Memiliki kemampuan beradaptasi dan kompetensi strategis yang sangat baik, berarti bahwa siswa telah berhasil dalam belajar dan telah memiliki kemampuan matematika. Realisasi keberhasilan dalam belajar tidak hanya dilihat pada kemampuan siswa untuk sampai pada solusi dari masalah matematika, tetapi juga mampu berpikir logis untuk memberikan penjelasan dan pembenaran hasil pemikiran mereka dan strategi solusi yang digunakan dalam pembelajaran. proses pemecahan masalah matematika (Syukriani, Juniati, Yuli, & Siswono, 2016).



Sumber Bacaan

Adegoke, Benson  Adesina.  (2013).  “Modeling  the  Relationship  between Mathematical Reasoning Ability and Mathematics Attainment”. Journal of Education and Practice, 4(17): 54-61.
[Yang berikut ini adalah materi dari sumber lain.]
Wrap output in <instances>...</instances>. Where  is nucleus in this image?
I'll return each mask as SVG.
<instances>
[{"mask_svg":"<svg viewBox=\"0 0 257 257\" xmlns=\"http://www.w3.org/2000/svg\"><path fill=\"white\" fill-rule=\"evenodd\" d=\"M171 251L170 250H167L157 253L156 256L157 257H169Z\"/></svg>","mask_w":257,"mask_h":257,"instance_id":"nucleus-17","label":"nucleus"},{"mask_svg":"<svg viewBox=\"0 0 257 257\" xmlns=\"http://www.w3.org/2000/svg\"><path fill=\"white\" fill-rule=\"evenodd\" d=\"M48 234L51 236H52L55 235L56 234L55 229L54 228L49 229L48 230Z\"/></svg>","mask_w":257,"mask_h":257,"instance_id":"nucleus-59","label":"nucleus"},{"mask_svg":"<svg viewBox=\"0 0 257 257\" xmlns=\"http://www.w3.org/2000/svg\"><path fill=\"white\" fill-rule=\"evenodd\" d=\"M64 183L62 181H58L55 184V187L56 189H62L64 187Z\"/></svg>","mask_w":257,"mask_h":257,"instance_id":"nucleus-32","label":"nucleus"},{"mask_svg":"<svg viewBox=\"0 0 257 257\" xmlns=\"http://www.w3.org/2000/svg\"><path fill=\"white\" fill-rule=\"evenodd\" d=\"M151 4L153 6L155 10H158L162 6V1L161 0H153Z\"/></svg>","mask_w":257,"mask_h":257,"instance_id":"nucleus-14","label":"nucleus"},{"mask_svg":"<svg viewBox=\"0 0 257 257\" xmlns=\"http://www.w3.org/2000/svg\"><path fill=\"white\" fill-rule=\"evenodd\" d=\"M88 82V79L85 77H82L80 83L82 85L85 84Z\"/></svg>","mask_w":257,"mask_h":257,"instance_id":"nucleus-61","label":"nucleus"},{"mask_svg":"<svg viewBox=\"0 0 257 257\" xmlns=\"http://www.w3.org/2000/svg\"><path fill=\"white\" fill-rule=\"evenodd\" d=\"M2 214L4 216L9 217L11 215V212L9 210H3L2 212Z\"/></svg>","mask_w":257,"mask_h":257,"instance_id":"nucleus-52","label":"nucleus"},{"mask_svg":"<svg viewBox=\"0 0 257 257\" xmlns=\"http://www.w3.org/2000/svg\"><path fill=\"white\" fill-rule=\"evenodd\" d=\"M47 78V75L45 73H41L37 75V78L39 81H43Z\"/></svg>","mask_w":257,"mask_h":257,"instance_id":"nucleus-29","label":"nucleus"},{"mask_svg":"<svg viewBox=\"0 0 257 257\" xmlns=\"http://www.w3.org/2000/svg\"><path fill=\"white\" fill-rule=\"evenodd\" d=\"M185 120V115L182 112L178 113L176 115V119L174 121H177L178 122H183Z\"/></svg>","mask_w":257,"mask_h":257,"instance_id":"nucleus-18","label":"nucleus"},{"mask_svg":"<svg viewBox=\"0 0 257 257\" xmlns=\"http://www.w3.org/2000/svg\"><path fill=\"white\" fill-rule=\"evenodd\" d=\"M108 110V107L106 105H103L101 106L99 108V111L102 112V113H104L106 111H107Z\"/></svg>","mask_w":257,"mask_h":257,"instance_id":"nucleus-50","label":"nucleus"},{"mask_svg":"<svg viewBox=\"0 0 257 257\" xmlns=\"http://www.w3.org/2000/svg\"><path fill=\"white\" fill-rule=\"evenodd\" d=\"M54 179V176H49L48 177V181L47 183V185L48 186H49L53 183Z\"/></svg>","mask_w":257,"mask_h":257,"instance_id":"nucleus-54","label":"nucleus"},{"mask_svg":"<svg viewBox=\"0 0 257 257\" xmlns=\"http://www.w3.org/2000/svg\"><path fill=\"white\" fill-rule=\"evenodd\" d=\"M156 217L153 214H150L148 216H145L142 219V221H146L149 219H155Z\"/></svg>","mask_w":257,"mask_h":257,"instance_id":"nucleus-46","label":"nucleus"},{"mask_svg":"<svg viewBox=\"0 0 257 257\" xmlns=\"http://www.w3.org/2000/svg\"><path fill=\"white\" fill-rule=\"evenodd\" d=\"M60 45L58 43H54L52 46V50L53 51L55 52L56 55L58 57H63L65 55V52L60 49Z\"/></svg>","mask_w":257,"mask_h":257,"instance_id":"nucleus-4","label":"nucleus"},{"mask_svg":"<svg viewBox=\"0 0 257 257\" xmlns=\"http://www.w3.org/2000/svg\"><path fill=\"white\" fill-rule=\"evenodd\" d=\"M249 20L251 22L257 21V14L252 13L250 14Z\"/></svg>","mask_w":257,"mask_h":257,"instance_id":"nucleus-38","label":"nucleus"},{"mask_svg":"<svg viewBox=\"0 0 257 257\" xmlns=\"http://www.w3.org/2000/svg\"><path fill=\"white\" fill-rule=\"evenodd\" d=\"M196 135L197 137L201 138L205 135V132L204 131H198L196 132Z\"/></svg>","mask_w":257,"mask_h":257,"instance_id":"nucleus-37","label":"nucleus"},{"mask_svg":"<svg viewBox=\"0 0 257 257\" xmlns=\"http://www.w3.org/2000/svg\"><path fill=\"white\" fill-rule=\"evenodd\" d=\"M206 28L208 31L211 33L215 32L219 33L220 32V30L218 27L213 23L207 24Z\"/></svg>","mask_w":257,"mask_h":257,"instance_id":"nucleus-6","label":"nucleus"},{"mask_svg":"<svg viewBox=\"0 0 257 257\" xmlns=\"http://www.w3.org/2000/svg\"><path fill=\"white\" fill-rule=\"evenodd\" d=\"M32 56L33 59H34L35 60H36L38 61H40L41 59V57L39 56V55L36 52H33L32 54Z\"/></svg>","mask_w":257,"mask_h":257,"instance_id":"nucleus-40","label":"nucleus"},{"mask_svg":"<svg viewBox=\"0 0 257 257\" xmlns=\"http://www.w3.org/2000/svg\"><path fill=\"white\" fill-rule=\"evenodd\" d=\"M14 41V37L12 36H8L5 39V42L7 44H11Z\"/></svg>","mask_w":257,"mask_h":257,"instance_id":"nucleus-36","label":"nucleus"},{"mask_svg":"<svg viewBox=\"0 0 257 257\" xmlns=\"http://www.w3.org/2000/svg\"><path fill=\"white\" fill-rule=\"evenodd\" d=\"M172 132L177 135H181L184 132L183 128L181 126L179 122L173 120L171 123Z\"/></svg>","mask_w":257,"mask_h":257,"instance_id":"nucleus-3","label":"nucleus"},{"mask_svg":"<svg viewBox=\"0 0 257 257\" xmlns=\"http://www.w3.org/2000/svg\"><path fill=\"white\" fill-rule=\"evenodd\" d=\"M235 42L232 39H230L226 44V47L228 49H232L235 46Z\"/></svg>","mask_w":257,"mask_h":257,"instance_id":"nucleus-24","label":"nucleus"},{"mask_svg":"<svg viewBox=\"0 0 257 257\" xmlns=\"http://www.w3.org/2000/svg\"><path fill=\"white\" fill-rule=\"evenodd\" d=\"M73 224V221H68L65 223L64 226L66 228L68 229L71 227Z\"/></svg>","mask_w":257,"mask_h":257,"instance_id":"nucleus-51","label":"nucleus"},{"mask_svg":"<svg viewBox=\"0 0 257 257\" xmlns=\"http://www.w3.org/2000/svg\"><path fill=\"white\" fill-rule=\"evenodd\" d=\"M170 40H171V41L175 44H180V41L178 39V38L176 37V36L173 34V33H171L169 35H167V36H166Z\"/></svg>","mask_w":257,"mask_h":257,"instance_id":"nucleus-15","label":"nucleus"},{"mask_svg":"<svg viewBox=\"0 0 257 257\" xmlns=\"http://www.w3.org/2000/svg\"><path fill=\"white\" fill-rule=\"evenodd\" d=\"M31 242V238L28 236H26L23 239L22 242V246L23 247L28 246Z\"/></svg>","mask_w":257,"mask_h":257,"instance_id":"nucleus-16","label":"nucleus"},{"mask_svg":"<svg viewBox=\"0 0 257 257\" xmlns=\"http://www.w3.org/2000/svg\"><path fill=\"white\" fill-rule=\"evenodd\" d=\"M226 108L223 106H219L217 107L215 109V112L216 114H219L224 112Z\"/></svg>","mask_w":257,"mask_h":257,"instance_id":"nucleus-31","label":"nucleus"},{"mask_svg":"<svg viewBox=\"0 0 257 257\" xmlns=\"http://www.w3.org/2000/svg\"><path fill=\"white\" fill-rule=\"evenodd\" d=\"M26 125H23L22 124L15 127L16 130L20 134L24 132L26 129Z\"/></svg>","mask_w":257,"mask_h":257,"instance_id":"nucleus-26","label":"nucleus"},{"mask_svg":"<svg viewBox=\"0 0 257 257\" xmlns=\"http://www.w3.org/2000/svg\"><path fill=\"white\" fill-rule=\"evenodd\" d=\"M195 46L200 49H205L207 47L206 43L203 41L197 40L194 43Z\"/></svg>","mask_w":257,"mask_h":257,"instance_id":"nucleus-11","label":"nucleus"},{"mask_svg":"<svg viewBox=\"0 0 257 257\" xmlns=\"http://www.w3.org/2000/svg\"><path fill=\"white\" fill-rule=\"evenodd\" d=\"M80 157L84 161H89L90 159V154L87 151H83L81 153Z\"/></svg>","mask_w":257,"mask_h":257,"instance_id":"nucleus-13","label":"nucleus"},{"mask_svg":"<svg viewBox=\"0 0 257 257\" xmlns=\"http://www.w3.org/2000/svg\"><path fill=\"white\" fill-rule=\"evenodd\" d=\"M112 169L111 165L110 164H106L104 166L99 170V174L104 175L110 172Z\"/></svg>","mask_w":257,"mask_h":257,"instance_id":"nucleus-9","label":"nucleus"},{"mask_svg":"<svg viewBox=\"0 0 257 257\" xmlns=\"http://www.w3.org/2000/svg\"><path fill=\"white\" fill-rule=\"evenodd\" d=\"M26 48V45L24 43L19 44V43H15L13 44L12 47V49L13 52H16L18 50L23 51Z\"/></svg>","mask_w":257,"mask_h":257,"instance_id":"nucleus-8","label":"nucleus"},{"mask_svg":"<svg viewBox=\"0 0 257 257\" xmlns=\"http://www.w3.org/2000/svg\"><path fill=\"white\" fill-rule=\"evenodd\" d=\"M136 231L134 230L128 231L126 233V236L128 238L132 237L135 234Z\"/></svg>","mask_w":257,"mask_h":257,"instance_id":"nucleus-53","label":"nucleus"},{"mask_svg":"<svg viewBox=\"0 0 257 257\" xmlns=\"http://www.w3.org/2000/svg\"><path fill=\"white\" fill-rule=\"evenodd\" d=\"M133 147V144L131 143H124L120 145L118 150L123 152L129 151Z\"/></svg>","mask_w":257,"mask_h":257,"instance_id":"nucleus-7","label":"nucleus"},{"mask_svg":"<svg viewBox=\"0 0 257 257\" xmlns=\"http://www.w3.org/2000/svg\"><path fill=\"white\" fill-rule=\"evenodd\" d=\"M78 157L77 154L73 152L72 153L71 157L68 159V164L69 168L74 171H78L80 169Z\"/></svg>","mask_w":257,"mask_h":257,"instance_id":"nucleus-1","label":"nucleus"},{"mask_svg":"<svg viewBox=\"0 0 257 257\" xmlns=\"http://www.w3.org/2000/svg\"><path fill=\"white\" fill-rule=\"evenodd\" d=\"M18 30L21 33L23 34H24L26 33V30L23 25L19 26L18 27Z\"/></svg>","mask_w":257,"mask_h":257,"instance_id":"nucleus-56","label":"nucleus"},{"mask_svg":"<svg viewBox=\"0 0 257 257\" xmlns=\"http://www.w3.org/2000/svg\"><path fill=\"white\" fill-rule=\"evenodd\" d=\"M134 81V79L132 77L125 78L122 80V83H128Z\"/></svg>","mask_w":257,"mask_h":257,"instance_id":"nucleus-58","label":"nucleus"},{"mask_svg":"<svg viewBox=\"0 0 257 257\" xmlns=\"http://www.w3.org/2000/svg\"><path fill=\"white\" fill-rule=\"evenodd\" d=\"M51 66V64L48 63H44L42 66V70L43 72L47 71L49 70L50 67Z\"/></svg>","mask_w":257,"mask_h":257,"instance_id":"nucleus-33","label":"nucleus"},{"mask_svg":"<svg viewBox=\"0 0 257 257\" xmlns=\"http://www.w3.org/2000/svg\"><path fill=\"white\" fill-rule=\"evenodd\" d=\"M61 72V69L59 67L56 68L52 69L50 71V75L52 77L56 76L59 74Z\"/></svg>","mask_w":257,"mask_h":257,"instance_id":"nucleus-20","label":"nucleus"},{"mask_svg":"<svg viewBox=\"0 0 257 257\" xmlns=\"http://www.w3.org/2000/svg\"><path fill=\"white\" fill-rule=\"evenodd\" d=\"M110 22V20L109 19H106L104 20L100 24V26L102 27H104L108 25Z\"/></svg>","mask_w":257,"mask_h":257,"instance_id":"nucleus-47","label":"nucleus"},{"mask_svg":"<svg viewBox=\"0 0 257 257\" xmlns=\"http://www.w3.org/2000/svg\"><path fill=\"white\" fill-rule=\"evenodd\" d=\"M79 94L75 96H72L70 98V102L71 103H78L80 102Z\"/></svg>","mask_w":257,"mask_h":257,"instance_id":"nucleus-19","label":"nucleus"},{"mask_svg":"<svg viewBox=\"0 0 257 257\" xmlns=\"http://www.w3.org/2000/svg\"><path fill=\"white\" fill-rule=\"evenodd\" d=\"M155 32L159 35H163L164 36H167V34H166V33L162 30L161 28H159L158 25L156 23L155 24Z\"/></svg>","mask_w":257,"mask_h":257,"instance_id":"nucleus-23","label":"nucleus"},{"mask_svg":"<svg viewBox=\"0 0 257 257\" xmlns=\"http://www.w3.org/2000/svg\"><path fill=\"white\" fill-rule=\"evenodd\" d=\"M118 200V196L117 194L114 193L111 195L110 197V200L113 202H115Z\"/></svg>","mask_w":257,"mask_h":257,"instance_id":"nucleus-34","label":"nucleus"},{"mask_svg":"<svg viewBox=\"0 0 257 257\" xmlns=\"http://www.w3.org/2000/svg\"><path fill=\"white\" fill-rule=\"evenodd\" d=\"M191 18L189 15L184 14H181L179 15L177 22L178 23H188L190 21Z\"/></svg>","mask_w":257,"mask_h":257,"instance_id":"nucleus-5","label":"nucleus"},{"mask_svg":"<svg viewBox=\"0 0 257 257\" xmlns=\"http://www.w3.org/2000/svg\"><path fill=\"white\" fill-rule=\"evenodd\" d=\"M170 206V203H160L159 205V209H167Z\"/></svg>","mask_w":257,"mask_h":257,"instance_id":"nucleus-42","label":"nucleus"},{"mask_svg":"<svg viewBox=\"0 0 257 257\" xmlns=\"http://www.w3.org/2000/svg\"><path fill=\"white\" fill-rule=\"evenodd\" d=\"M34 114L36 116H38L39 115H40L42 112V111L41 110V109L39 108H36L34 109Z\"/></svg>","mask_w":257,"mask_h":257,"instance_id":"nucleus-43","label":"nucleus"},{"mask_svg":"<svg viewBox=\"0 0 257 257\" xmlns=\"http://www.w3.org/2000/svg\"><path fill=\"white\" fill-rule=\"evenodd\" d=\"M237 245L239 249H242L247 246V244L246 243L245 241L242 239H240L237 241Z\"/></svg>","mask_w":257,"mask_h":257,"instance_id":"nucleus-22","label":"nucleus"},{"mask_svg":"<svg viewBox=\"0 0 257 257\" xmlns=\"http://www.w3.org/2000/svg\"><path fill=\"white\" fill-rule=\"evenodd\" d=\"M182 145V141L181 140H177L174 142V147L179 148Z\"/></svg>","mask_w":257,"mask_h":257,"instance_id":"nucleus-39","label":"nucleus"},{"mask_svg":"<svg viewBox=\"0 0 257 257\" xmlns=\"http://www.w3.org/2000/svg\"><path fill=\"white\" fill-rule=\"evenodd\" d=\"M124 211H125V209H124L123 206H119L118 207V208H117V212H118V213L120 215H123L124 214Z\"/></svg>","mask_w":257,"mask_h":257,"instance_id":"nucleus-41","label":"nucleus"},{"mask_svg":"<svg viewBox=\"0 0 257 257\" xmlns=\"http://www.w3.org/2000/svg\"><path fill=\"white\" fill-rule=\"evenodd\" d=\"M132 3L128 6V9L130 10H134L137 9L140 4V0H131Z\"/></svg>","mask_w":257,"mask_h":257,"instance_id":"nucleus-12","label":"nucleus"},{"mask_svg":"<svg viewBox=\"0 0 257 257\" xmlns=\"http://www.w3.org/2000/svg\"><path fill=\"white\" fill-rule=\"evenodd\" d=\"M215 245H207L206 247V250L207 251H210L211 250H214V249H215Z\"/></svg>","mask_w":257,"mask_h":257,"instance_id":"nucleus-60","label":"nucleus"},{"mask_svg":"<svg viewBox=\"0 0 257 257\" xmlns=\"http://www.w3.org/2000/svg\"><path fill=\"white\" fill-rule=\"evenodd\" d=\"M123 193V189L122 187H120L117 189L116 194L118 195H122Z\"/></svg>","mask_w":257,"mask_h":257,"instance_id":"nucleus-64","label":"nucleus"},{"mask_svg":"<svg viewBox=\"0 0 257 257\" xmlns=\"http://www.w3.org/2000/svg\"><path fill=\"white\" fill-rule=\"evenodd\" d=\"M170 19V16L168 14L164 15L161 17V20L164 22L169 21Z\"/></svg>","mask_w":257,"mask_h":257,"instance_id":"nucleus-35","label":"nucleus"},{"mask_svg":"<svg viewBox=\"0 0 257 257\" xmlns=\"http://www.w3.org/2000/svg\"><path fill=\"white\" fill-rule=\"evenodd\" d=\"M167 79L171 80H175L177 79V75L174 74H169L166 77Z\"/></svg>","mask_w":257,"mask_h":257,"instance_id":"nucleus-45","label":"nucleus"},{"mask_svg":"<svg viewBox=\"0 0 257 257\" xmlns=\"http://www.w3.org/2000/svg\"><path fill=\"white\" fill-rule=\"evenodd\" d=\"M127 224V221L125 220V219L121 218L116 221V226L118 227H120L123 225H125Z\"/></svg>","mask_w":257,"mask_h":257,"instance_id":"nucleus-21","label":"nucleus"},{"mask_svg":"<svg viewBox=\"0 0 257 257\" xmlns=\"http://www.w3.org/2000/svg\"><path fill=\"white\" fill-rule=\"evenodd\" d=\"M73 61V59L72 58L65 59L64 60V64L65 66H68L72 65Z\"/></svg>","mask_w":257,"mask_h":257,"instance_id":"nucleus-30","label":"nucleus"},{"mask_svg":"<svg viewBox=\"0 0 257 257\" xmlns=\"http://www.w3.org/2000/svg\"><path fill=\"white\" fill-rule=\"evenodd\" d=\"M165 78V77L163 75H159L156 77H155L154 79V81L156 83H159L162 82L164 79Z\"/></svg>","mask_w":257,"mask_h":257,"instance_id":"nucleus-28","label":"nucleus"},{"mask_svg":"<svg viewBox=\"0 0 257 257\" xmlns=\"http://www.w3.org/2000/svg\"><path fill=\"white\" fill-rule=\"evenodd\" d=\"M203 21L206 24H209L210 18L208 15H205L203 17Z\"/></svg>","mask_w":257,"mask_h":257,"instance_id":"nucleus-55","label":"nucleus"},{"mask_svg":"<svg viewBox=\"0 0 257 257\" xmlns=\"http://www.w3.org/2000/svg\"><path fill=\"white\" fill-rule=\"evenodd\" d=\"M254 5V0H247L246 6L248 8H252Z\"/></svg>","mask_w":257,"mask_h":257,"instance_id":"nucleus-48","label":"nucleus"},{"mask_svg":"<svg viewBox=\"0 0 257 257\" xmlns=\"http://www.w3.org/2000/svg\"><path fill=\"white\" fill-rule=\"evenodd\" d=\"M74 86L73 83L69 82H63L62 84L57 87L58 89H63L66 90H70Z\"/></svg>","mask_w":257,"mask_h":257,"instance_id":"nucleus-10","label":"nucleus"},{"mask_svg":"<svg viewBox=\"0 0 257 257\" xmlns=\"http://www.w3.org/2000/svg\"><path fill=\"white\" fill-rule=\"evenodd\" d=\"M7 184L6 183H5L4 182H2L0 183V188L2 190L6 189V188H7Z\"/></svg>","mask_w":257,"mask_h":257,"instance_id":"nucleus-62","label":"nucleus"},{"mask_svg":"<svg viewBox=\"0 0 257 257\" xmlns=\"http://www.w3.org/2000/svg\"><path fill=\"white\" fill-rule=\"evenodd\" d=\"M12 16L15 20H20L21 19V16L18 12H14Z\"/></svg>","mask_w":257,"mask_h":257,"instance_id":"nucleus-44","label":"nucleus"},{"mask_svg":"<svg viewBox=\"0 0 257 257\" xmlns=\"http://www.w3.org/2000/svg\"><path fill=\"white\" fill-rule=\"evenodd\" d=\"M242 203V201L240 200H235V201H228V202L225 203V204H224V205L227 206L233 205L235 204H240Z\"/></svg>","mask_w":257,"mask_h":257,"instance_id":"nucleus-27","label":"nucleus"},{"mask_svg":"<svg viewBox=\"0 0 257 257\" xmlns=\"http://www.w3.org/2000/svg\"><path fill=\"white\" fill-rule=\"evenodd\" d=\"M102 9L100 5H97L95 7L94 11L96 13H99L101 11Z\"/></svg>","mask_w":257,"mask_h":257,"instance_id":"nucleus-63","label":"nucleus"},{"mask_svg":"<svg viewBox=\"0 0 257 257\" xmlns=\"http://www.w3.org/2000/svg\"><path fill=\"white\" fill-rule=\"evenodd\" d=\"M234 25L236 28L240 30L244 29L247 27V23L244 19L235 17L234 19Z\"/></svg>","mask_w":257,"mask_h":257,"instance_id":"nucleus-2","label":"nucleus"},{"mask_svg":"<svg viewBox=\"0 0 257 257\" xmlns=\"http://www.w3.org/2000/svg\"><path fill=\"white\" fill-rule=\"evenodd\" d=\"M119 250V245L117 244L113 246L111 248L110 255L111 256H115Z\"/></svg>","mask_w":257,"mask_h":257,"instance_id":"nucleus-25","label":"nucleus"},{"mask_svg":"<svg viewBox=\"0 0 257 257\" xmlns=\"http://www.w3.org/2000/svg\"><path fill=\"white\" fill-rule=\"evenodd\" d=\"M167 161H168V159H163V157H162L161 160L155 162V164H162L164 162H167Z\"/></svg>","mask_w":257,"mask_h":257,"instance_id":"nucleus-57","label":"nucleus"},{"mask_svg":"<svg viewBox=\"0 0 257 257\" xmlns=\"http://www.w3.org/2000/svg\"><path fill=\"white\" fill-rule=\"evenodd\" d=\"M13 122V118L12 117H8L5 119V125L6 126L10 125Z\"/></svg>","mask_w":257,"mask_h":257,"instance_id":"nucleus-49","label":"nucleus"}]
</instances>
Carole Wade & Carol Ravris. (2007). Psikologi Edisi Kesembilan Jilid 2. Jakarta:Erlangga.

John W. Santrock. (2010). Psikologi Pendidikan. Jakarta:Kencana Prenada Media Group.
Kilpatrick, J. (2001). The strands of mathematical proficiency. In Adding it up: Helping children learn mathematics. https://doi.org/10.17226/9822

National Research Council. (2001). Adding it up: Helping children learn mathematics. J. Kilpatrick, J. Swafford, and B. Findell (Eds.). Mathematics Learning Study Committee, Center for Education, Division of Behavioral and Social Sciences and Education. Washington, DC: National Academy Press.

NCTM. (2000). Principles and Standars for School Mathematics. Reston, VA: NCTM.

Syukriani, A., Juniati, D., Yuli, T., & Siswono, E. (2016). Adaptive Reasoning and Strategic Competence in Solving Mathematical Problem: A Case Study of Male-Field Independent (FI) Student. PROCEEDING OF 3RD INTERNATIONAL CONFERENCE ON RESEARCH, IMPLEMENTATION AND EDUCATION OF MATHEMATICS AND SCIENCE.